Hester parecía nerviosa pero asintió y se alejó con Valen. El resto se dirigió a su oficina. Damián mismo tomó una ducha en un baño que había construido en el laboratorio de química. Cambió su ropa, desayunó y voló para encontrar a Evrin.
La encontró en el sexto piso del Sanctum escribiendo algo mientras varios papeles y libros estaban abiertos cerca de ella. Debía estar tomando nota de gastos o algo así.
El sexto piso no se usaba mucho, por lo que Damián lo había separado en seis partes iguales para servir como oficinas/habitaciones temporales para los seis jefes del Santuario. El pasillo exterior tenía las ventanas del escudo de aire.

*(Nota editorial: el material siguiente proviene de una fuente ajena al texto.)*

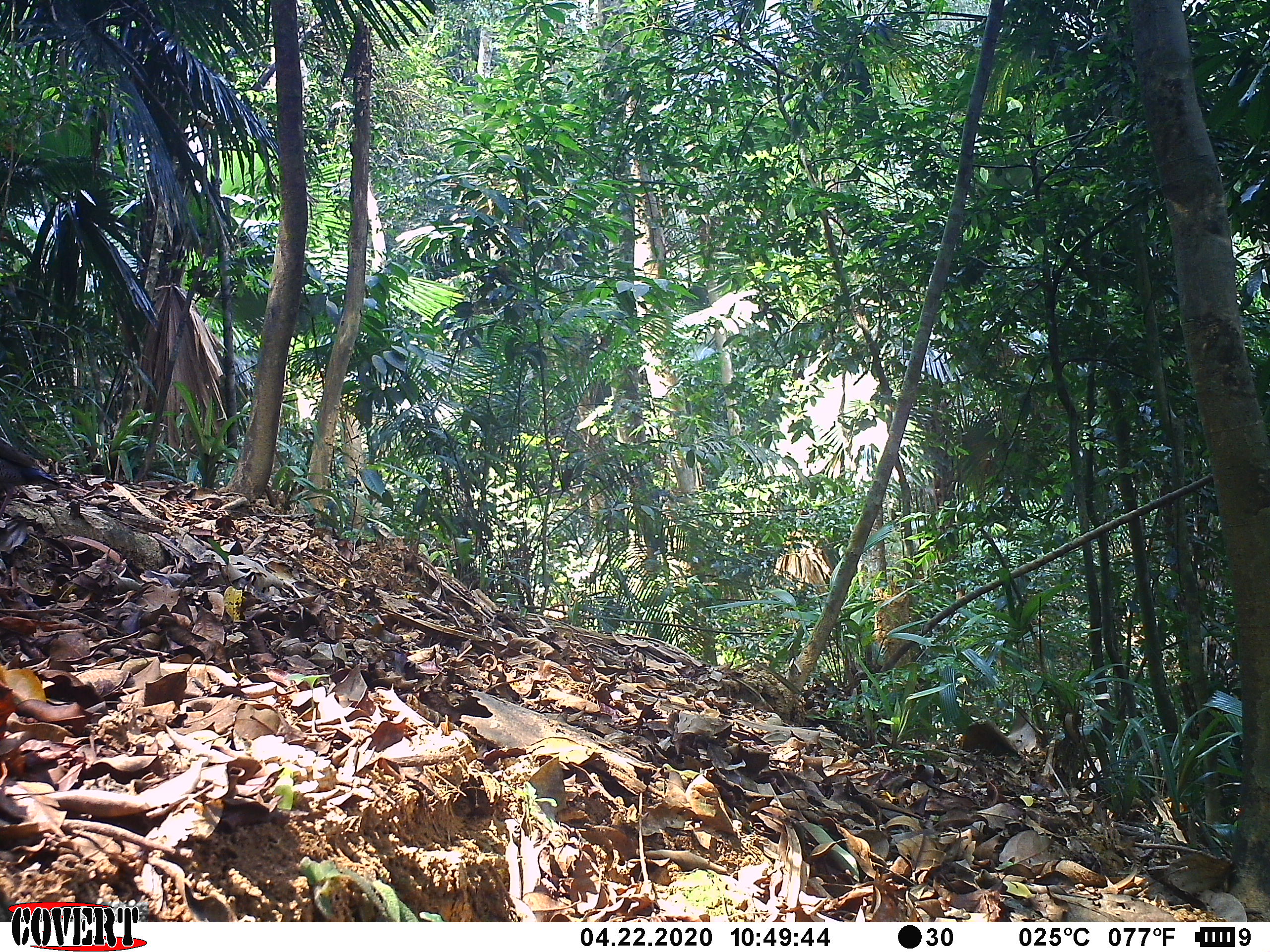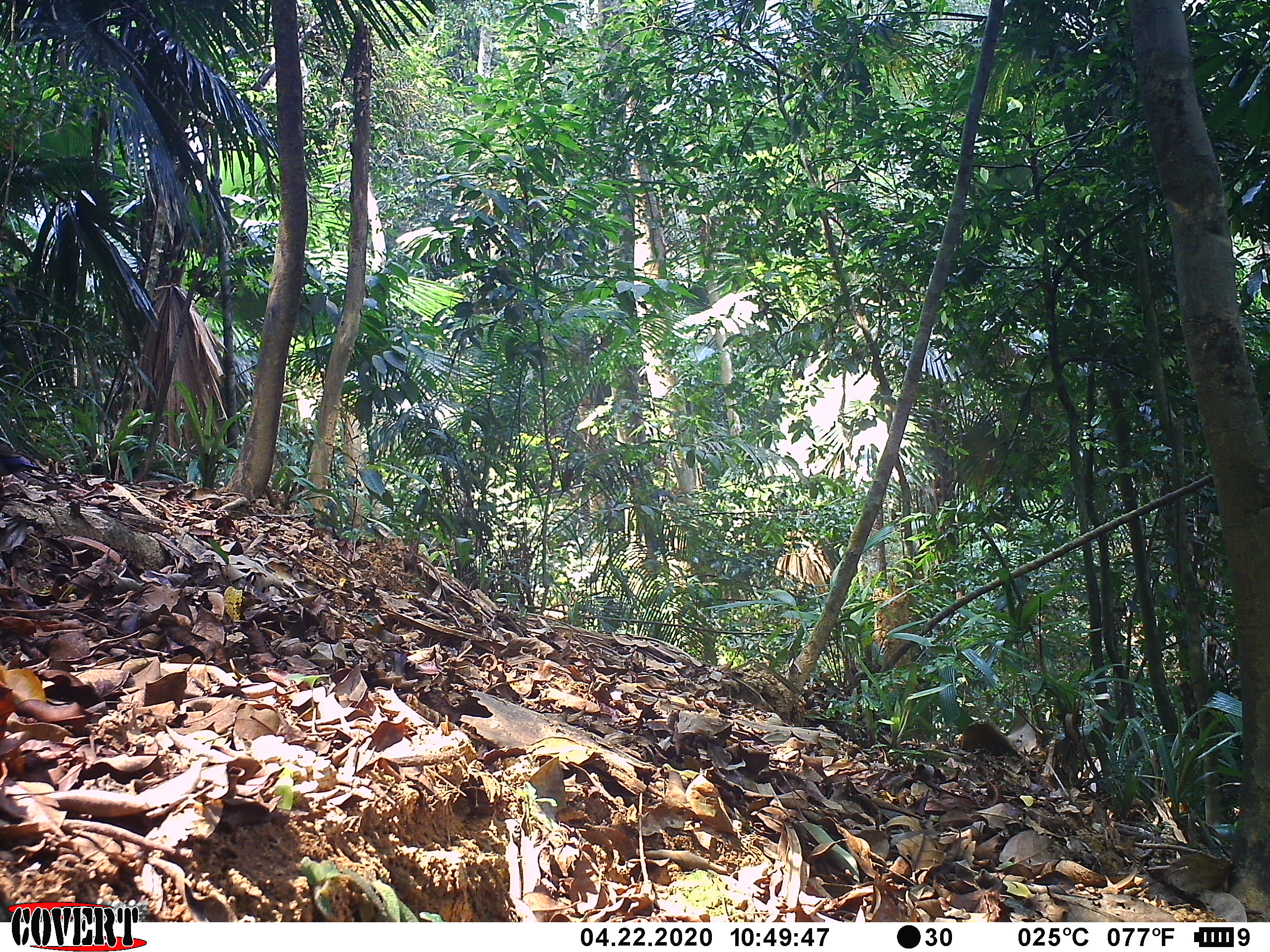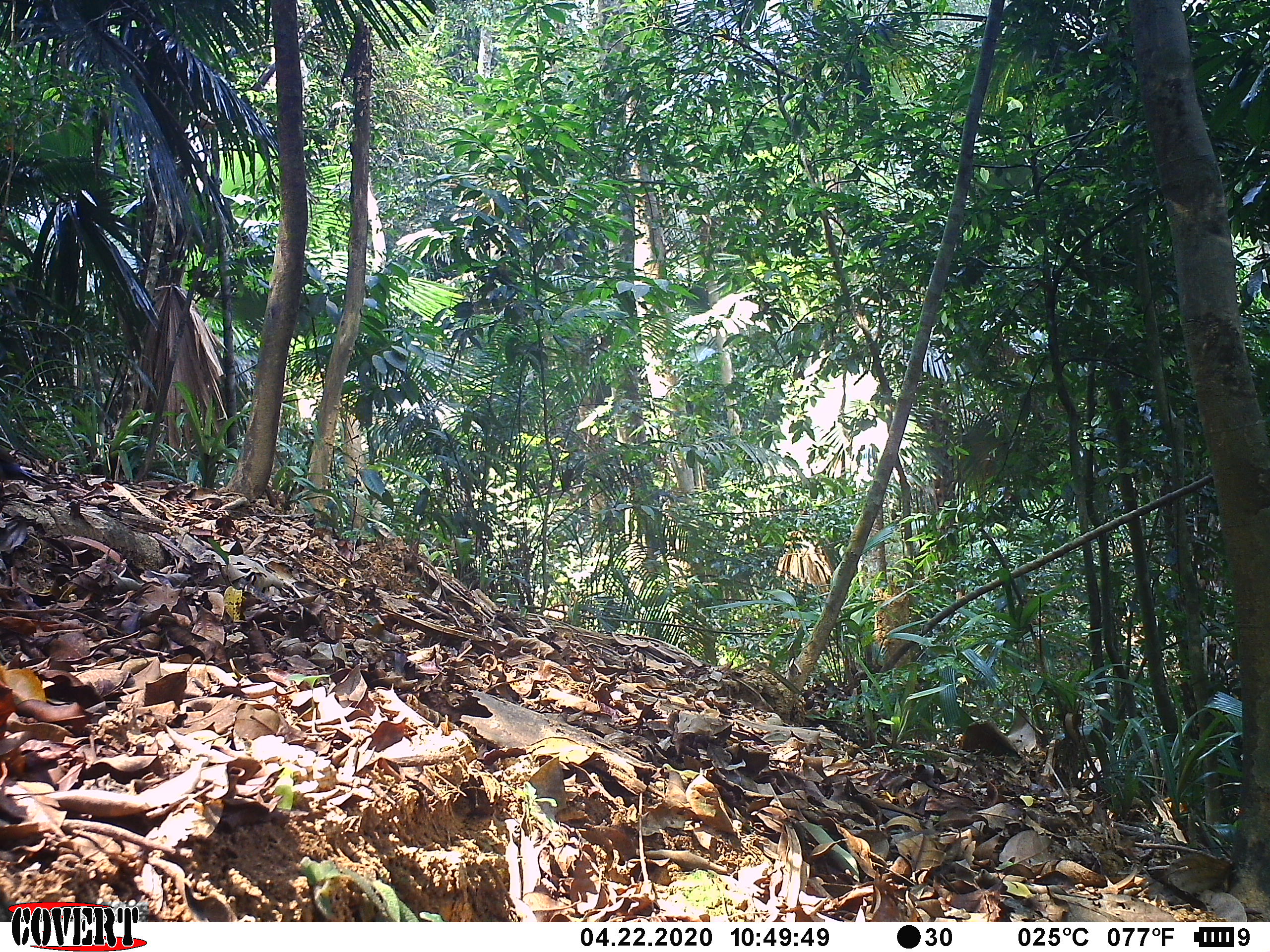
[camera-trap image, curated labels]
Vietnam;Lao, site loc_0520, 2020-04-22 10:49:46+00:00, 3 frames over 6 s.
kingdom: Animalia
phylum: Chordata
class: Aves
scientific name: Aves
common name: bird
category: unidentified bird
Unidentified bird (bird) (Aves). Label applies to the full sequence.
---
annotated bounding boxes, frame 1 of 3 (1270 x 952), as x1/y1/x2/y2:
unidentified bird: 0/445/63/517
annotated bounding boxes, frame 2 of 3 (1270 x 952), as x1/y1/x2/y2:
unidentified bird: 0/438/45/496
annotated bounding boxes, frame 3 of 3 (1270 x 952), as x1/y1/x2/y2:
unidentified bird: 0/453/42/493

Damián usó un agujero de gusano para entrar por allí y llamó a la puerta de la oficina de Evrin.
Después de una discusión muy extensa de 20 minutos, Damián la había convencido de gastar una gran cantidad de sus reservas para comprar una gran cantidad de plata. Damián prometió buenos beneficios de la infraestructura que iban a construir. Ella finalmente tenía suficientes reservas para estar un poco relajada sobre los gastos y ahora solo tenían lo suficiente para durar el año.

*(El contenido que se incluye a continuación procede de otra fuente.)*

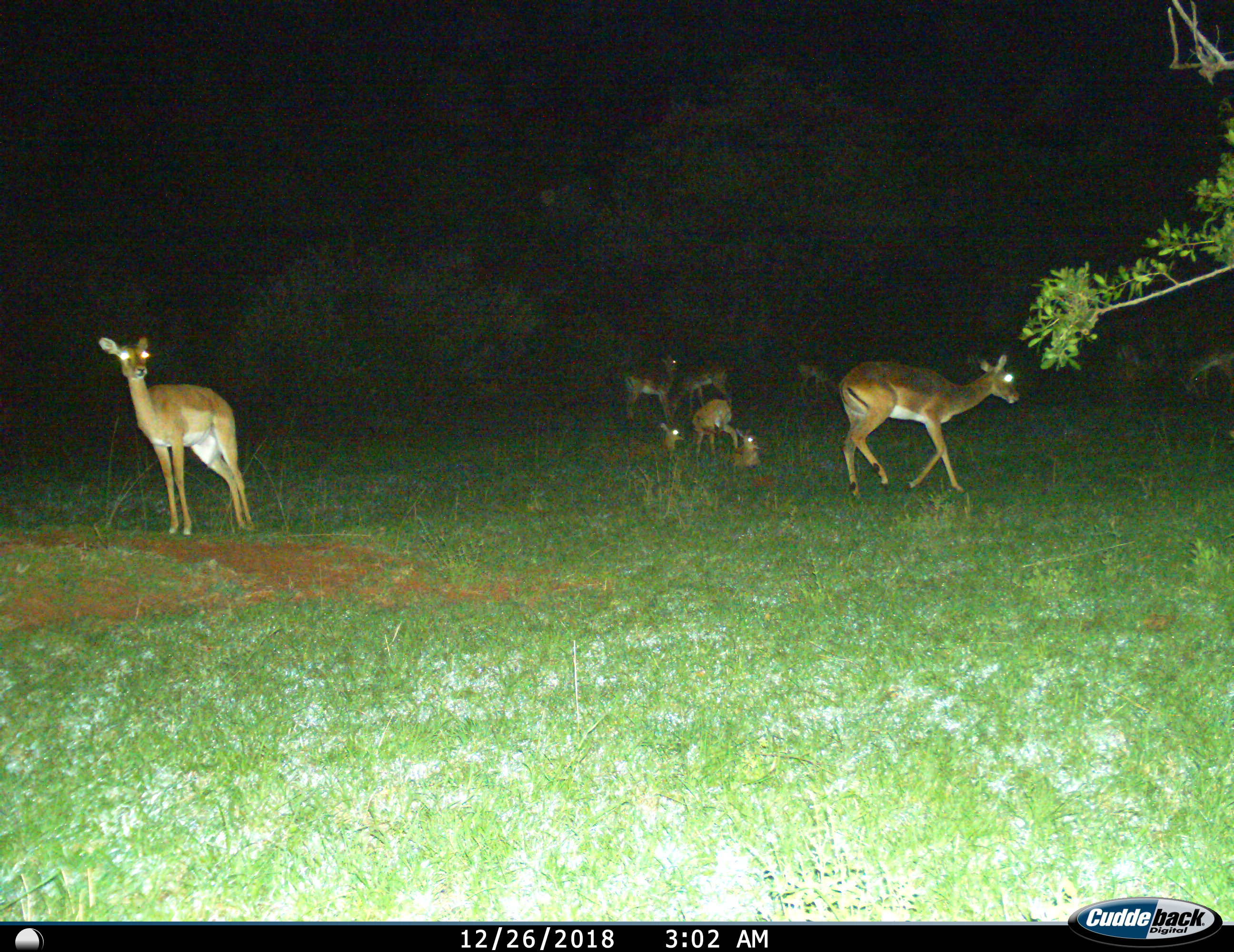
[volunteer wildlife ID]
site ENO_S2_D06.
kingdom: Animalia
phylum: Chordata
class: Mammalia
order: Artiodactyla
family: Bovidae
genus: Aepyceros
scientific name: Aepyceros melampus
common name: impala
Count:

Damián volvió y revisó el informe que las dos damas nobles estaban preparando; era lo suficientemente bueno. Dio luz verde para que fuera escrito con esmero y distribuido a todos los equipos capaces que iban a entrar en la mazmorra en la que había estado ayer.

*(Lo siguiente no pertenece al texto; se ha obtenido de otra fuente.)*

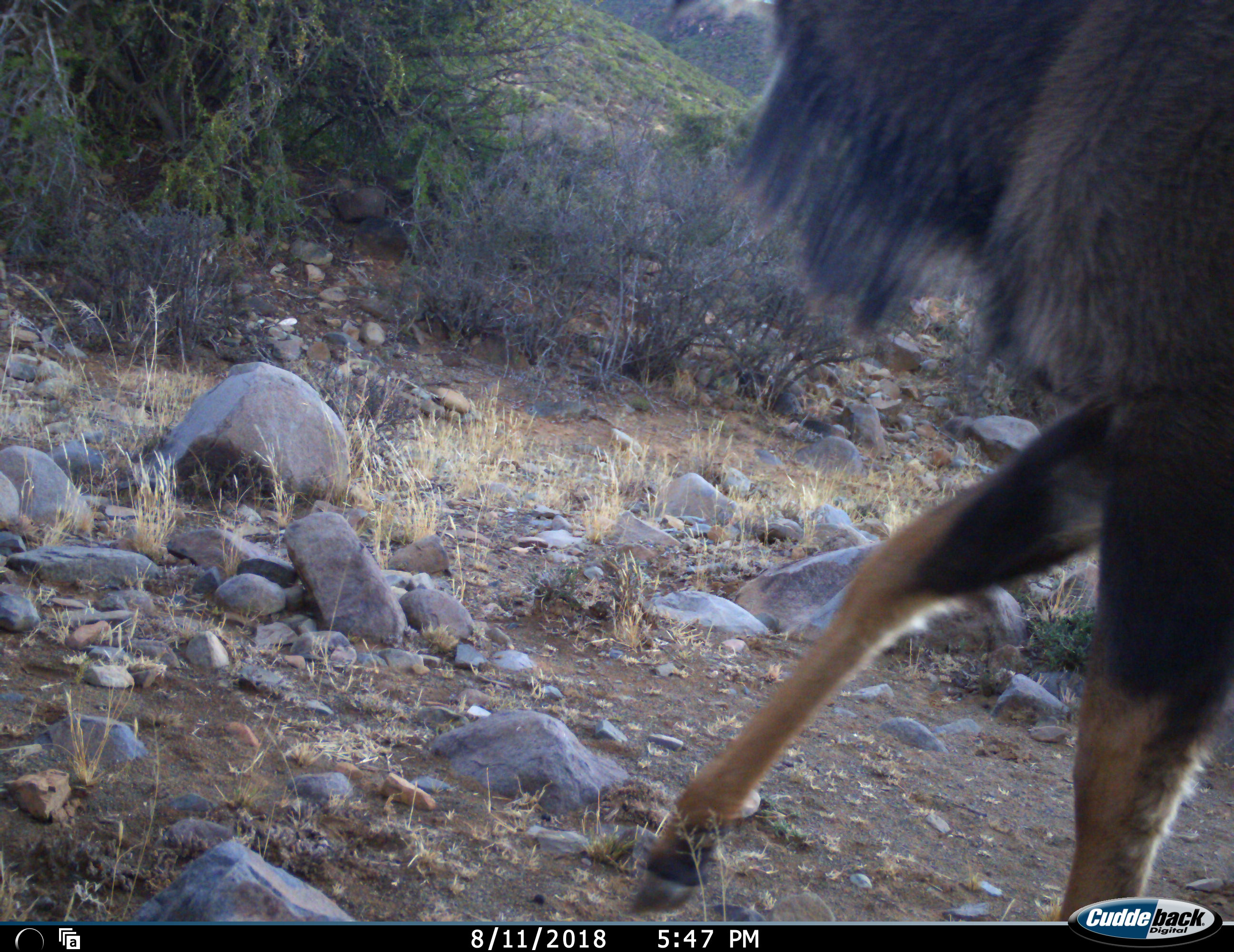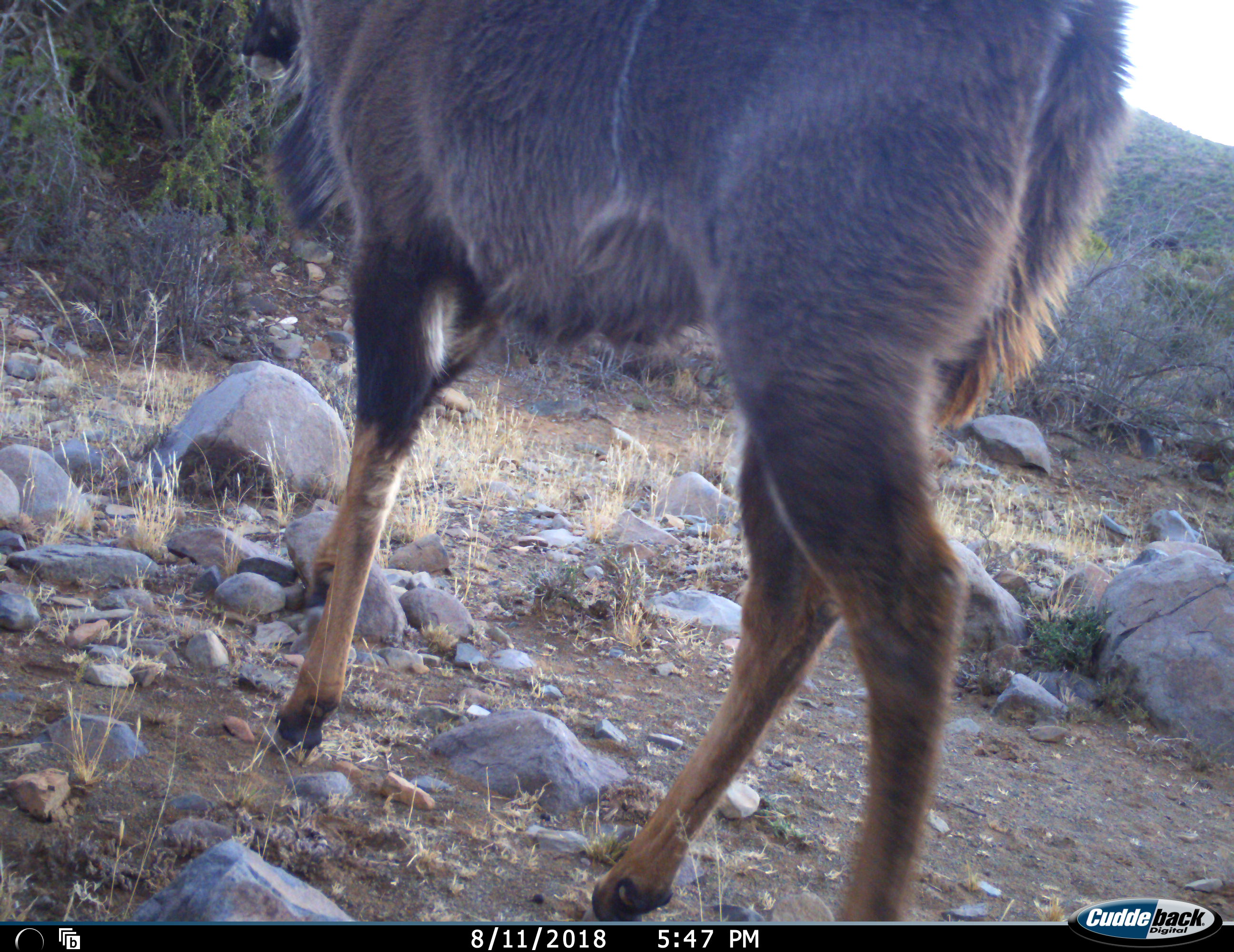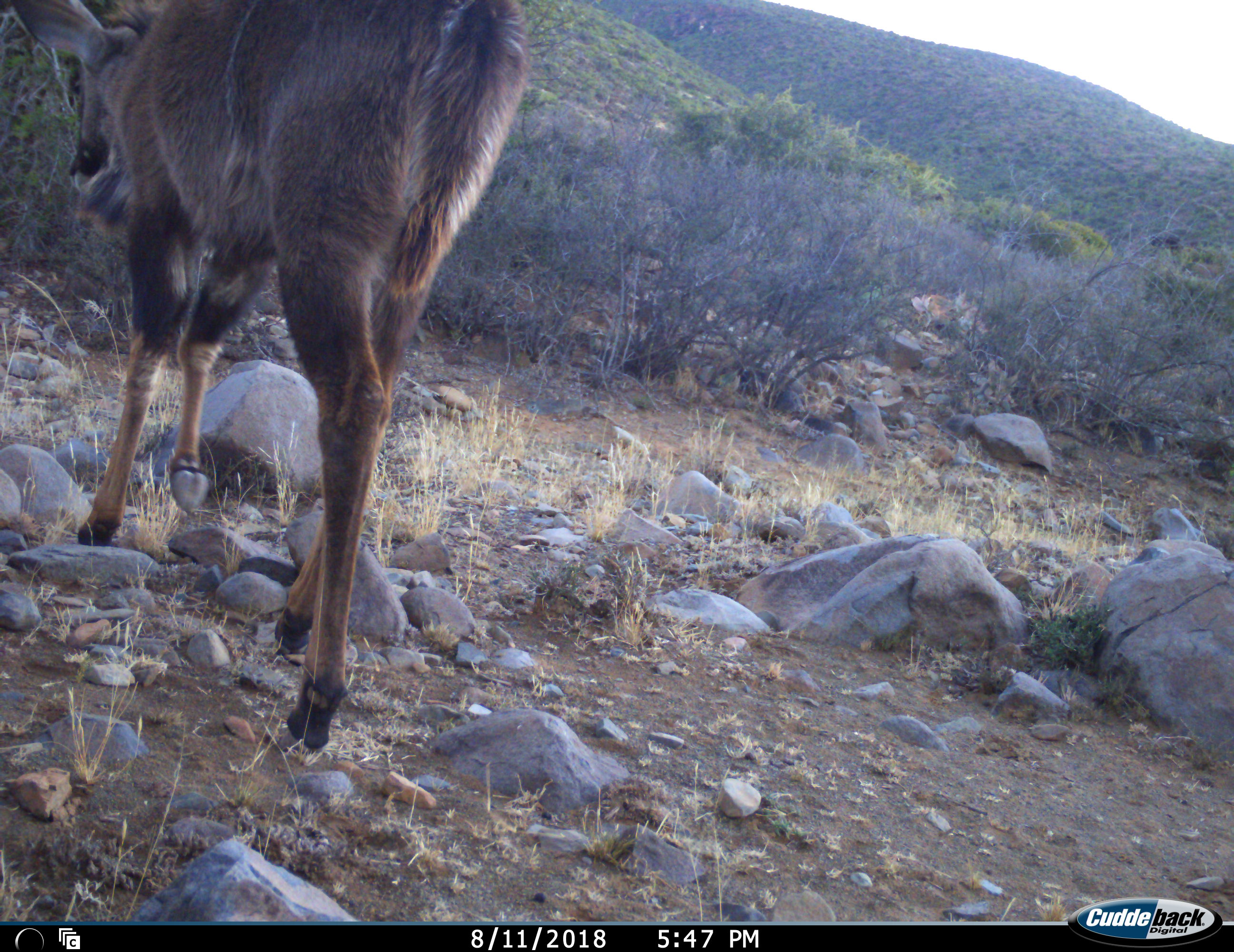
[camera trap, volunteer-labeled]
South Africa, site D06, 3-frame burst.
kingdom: Animalia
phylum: Chordata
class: Mammalia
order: Artiodactyla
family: Bovidae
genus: Tragelaphus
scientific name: Tragelaphus strepsiceros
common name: greater kudu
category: kudu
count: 1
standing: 0%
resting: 0%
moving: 100%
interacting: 0%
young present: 0%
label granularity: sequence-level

Damián quería que un número máximo de personas entraran diariamente sin perder a nadie y llegaran al nivel 17 para conseguir este lagarto mecánico para él. Si nadie moría en el grupo, su plano de mazmorra no se arreglaría, y cada vez que entraran a la mazmorra se renovaría para ellos. Tendría un suministro ilimitado de este nuevo metal azul claro.
Damián le dijo a Serafina y Celestine que continuaran con su trabajo como Agatha y Valen. Damián mismo abrió rápidamente un portal a la misma isla aleatoria donde él y Lucian habían pasado la noche una vez y sacó el lagarto mecánico gigante.
Su objetivo era encontrar la mejor manera de separar este metal de la bestia y hervirlo para eliminar impurezas y luego recogerlo en forma de lingotes, cambiando su forma para que fuera más fácil de almacenar y trabajar.